The exercise:
Only the lines from the one containing "From the scene" through the end of the material are to be echoed, each exactly as it appears.

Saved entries
# # # # # # #

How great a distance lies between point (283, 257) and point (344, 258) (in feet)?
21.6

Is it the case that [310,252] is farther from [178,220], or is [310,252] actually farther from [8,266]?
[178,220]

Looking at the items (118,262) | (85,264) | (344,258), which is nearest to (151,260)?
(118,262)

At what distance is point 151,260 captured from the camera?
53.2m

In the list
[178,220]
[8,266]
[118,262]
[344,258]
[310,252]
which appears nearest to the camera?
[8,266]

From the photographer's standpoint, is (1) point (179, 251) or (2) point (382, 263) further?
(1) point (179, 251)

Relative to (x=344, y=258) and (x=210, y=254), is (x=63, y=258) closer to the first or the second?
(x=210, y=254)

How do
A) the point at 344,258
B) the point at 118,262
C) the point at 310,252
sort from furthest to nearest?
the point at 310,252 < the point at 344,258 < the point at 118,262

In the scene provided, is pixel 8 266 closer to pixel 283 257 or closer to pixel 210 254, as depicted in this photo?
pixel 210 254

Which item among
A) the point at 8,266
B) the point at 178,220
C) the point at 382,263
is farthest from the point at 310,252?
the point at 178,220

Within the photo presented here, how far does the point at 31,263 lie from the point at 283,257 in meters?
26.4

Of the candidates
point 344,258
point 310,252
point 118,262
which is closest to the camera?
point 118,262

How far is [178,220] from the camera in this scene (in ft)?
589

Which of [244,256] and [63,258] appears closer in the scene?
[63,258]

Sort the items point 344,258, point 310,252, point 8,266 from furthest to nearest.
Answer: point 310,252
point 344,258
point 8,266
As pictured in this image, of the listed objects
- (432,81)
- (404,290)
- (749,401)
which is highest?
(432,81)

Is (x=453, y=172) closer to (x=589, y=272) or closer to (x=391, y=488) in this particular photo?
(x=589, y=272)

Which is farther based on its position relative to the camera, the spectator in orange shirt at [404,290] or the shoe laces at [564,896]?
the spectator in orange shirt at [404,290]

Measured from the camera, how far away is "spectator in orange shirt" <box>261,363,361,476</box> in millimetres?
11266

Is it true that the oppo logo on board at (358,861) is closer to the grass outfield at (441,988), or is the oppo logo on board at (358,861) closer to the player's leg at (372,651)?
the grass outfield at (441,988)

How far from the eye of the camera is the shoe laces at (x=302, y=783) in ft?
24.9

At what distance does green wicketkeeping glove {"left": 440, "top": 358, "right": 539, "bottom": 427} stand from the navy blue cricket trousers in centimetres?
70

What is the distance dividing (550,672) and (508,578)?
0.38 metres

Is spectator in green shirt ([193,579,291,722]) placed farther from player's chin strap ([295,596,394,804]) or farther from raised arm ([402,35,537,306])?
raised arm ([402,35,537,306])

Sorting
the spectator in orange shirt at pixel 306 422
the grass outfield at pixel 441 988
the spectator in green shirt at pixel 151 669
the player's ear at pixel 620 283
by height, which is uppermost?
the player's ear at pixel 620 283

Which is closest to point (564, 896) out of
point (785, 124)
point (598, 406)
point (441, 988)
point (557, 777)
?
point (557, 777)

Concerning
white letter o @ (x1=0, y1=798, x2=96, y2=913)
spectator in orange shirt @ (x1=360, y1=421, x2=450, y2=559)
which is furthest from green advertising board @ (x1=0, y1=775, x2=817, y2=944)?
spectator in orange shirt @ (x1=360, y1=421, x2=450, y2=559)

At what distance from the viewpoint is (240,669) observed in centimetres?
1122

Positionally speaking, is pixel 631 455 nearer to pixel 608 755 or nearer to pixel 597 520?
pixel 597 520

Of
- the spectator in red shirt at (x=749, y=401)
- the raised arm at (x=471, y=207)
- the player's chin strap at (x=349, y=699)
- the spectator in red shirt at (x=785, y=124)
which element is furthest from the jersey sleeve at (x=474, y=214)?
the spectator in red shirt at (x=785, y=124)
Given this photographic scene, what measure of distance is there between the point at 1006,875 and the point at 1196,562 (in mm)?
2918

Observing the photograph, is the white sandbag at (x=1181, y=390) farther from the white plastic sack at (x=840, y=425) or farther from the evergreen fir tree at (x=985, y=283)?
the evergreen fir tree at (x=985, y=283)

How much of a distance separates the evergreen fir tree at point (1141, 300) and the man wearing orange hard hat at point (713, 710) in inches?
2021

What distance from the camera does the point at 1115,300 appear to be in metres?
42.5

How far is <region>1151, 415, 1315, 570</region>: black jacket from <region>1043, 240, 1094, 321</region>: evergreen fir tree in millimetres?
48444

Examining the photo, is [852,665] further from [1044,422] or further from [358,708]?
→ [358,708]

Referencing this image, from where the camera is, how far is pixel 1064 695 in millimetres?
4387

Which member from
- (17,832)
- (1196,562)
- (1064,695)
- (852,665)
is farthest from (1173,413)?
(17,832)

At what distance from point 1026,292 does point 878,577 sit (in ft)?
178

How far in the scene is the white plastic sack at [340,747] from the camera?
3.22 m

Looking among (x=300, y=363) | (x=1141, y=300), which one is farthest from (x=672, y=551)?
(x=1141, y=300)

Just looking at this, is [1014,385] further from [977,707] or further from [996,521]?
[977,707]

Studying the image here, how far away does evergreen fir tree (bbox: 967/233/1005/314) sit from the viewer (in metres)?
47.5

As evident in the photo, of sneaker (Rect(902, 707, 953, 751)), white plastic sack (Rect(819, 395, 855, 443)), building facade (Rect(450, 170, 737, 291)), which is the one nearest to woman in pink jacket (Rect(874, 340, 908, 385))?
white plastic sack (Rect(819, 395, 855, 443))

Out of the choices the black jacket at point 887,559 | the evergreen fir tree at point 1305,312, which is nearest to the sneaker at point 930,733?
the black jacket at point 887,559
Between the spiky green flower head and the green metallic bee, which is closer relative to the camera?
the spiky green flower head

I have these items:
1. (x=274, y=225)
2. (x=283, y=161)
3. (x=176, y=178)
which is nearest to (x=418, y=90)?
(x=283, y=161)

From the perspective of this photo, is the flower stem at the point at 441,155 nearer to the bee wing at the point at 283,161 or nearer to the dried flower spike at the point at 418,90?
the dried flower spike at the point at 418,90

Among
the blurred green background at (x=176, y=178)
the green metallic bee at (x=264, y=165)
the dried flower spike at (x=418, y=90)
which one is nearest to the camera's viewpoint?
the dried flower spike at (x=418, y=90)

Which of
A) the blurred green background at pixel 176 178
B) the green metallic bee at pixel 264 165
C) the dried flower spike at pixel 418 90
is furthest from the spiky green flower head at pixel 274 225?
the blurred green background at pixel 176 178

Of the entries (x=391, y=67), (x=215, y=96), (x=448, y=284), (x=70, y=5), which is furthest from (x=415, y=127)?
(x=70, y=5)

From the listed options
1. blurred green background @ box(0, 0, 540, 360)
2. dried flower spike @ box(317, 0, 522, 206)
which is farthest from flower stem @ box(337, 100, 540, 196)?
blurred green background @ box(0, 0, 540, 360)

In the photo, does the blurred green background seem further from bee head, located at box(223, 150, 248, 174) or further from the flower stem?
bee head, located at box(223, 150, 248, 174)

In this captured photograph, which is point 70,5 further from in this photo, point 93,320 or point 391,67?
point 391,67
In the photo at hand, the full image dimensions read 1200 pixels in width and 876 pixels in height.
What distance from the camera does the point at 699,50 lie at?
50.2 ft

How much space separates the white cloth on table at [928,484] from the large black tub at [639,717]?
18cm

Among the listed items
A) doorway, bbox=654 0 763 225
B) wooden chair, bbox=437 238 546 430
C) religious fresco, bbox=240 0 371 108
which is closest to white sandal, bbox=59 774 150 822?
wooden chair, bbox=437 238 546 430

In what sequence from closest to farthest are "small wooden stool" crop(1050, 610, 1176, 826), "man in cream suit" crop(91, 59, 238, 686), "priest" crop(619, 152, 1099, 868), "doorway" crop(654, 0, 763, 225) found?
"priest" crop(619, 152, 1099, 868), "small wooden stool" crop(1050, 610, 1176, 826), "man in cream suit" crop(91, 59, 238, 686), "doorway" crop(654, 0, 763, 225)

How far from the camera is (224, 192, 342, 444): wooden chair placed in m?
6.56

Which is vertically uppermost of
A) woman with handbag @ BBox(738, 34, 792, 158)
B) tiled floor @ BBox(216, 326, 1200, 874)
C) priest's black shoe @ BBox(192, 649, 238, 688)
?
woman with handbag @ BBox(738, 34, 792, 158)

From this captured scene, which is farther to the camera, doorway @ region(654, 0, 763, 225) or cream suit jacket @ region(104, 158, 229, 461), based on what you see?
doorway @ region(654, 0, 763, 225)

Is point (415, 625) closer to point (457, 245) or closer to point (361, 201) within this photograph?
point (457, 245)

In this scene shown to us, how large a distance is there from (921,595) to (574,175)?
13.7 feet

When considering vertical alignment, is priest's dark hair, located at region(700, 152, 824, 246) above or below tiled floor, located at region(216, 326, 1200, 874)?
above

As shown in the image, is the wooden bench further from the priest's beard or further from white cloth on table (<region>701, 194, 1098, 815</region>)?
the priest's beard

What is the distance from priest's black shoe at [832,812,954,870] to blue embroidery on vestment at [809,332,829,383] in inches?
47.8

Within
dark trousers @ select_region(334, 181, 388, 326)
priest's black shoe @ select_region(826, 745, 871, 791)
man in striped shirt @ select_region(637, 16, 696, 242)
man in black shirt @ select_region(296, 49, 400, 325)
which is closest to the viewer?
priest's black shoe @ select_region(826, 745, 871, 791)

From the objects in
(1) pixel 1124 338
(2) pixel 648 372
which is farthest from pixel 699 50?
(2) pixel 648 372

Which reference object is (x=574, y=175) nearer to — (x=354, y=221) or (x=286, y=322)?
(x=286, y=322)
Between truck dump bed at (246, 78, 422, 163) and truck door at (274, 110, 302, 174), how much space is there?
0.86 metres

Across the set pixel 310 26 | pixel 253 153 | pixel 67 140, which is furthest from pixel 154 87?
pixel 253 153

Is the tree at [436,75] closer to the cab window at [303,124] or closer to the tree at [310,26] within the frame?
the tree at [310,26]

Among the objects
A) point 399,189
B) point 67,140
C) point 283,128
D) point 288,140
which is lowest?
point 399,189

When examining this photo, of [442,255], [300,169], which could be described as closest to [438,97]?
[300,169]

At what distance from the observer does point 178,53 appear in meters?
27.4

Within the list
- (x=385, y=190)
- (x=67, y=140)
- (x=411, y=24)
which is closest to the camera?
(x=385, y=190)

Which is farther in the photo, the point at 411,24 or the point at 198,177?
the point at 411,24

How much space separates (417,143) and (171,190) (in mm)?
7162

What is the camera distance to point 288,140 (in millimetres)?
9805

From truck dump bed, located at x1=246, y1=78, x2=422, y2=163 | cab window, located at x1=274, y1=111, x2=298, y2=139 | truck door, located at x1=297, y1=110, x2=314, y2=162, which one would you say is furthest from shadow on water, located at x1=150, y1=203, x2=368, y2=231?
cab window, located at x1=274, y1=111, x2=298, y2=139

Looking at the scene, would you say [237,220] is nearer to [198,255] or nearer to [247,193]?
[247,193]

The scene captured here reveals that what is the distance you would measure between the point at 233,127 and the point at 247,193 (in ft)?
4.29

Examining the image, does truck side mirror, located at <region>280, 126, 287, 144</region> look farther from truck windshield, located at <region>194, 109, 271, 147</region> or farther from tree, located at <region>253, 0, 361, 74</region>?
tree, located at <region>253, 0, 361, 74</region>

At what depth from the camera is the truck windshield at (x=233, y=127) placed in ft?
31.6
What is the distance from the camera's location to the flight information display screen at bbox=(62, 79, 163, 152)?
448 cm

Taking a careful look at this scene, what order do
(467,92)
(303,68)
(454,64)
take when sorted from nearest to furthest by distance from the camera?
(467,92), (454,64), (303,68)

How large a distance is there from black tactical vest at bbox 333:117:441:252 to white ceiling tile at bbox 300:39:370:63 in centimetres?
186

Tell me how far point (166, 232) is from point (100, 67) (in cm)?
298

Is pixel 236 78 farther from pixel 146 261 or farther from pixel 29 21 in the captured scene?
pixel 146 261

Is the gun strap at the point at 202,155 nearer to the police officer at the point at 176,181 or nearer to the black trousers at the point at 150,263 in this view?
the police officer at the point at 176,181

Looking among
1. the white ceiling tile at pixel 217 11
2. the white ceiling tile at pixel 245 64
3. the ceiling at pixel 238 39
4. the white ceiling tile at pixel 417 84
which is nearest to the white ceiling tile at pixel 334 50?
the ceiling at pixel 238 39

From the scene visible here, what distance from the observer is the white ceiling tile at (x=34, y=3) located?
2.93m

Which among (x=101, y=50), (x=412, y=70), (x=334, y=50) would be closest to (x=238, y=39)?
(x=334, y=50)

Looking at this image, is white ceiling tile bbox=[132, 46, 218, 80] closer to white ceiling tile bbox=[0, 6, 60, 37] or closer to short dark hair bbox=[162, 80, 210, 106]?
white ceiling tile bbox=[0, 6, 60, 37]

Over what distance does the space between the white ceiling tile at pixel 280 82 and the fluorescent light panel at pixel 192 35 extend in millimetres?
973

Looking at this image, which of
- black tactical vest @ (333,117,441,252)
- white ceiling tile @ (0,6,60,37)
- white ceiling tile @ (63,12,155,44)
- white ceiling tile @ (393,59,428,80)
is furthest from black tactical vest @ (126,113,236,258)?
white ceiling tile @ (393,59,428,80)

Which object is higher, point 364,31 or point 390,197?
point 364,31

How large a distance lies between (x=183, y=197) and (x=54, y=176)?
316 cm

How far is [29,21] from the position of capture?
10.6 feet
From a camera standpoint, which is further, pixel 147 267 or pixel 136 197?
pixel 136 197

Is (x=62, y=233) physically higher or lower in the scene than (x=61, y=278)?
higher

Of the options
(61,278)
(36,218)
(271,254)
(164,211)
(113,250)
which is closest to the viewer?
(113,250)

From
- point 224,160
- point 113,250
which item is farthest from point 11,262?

# # # # # # #

Solution to the problem:
From the scene visible here, what distance from the observer is the white ceiling tile at (x=34, y=3) located?
2.93m

Which among (x=101, y=50), (x=412, y=70), (x=334, y=50) would be closest to (x=238, y=39)?
(x=334, y=50)

Looking at this image, is white ceiling tile bbox=[132, 46, 218, 80] closer to white ceiling tile bbox=[0, 6, 60, 37] or closer to short dark hair bbox=[162, 80, 210, 106]?
white ceiling tile bbox=[0, 6, 60, 37]

Over what distance does the space between the white ceiling tile at pixel 280 82 and the fluorescent light panel at pixel 192 35 extend in millimetres?
973

Looking at this image, which of
- black tactical vest @ (333,117,441,252)
- white ceiling tile @ (0,6,60,37)
- white ceiling tile @ (63,12,155,44)
- white ceiling tile @ (393,59,428,80)
is furthest from black tactical vest @ (126,113,236,258)?
white ceiling tile @ (393,59,428,80)

Which object is higher, point 364,31 or point 390,197?
point 364,31

How large a distance lies between (x=183, y=197) and (x=54, y=176)?
316 cm

How far is [29,21] from the position of capture?
10.6 feet
From a camera standpoint, which is further, pixel 147 267 or pixel 136 197?
pixel 136 197

Is (x=62, y=233) physically higher or lower in the scene than (x=61, y=278)?
higher

Of the options
(61,278)
(36,218)
(271,254)
(164,211)
(113,250)
which is closest to the viewer?
(113,250)

From
- point 224,160
- point 113,250
which item is farthest from point 11,262?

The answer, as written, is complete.